Step 4 — Render with props

Call RenderFragment to write a component directly to an io.Writer. Prefer this over RenderFragmentString — it writes directly to an io.Writer and avoids allocating a full string copy. Pass props as a map[string]any.

err := engine.RenderFragment(os.Stdout, "Card", map[string]any{
    "title": "Hello, htmlc!",
})
if err != nil {
    log.Fatal(err)
}

Expected output (style block prepended by the engine):

<style>
.card[data-v-…]{border:1px solid #ccc;border-radius:8px;padding:1rem}
</style>
<div class="card" data-v-…>
  <h2>Hello, htmlc!</h2>
  No content provided.
</div>

The fallback text "No content provided." is rendered because no slot content was passed. Step 5 shows how to supply it.

htmlc render -dir ./components Card -props '{"title":"Hello, htmlc!"}'

Step 4b — Pass a struct as props

Instead of building a map[string]any by hand you can pass any Go struct directly. The engine reads exported fields using their json struct tag (if present) and the Go field name otherwise.

Define a struct that mirrors the props your component expects:

type CardData struct {
    Title string `json:"title"`
}

data := CardData{Title: "Hello from a struct!"}

err := engine.RenderFragment(os.Stdout, "Card", data)
if err != nil {
    log.Fatal(err)
}

The Card component template accesses {{ title }} exactly as before — nothing changes on the template side. Structs and maps are interchangeable from the template's point of view.

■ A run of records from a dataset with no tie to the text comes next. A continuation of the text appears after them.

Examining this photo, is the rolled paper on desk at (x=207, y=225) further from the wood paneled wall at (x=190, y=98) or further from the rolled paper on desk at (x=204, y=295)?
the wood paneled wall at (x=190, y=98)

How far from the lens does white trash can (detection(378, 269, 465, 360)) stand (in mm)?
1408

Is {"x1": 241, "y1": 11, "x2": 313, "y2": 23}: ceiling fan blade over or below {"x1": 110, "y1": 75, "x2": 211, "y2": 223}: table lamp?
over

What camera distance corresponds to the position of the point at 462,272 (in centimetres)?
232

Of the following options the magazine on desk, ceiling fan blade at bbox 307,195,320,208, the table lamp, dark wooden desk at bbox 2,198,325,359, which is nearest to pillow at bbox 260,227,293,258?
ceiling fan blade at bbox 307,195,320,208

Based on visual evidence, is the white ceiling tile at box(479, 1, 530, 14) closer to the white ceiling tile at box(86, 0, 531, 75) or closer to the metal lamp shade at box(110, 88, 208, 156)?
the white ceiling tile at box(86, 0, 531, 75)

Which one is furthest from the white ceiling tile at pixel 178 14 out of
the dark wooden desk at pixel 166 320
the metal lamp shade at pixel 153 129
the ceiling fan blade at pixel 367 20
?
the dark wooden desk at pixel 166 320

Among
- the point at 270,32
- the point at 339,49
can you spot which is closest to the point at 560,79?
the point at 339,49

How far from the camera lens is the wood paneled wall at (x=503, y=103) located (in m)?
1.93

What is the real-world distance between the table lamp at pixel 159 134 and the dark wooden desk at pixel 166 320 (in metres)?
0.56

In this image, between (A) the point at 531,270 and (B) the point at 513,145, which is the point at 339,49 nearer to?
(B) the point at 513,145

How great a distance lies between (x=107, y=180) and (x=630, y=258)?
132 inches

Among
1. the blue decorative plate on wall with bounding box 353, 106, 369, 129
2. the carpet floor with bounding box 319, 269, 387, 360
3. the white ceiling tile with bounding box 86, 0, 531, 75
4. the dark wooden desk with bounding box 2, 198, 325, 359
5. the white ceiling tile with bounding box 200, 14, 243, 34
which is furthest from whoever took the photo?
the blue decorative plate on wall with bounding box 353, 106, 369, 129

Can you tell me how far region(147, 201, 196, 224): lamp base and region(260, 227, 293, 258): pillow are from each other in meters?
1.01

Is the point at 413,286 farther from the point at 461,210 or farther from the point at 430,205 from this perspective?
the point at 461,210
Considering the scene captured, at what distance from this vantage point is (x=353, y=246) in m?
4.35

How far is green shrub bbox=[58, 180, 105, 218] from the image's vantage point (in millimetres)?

You can also spread a struct onto a child component using v-bind in a parent template:

<!-- components/PostPage.vue -->
<template>
  <!-- The struct's fields become individual props of PostCard -->
  <PostCard v-bind="post" />
</template>

The engine accepts any struct or map[string]any as the right-hand side of v-bind. Embedded struct fields are promoted and resolved as if they were declared directly on the outer struct.

htmlc render -dir ./components Card -props '{"title":"Hello from a struct!"}'

Step 5 — Layouts with slots

Slots let a component own its structure while the caller supplies the content. The classic use case is a layout component: one component that provides the HTML skeleton (header, main, footer wrappers), reused across every page.

We'll build a PageLayout component with three slots, then use it in a HomePage component.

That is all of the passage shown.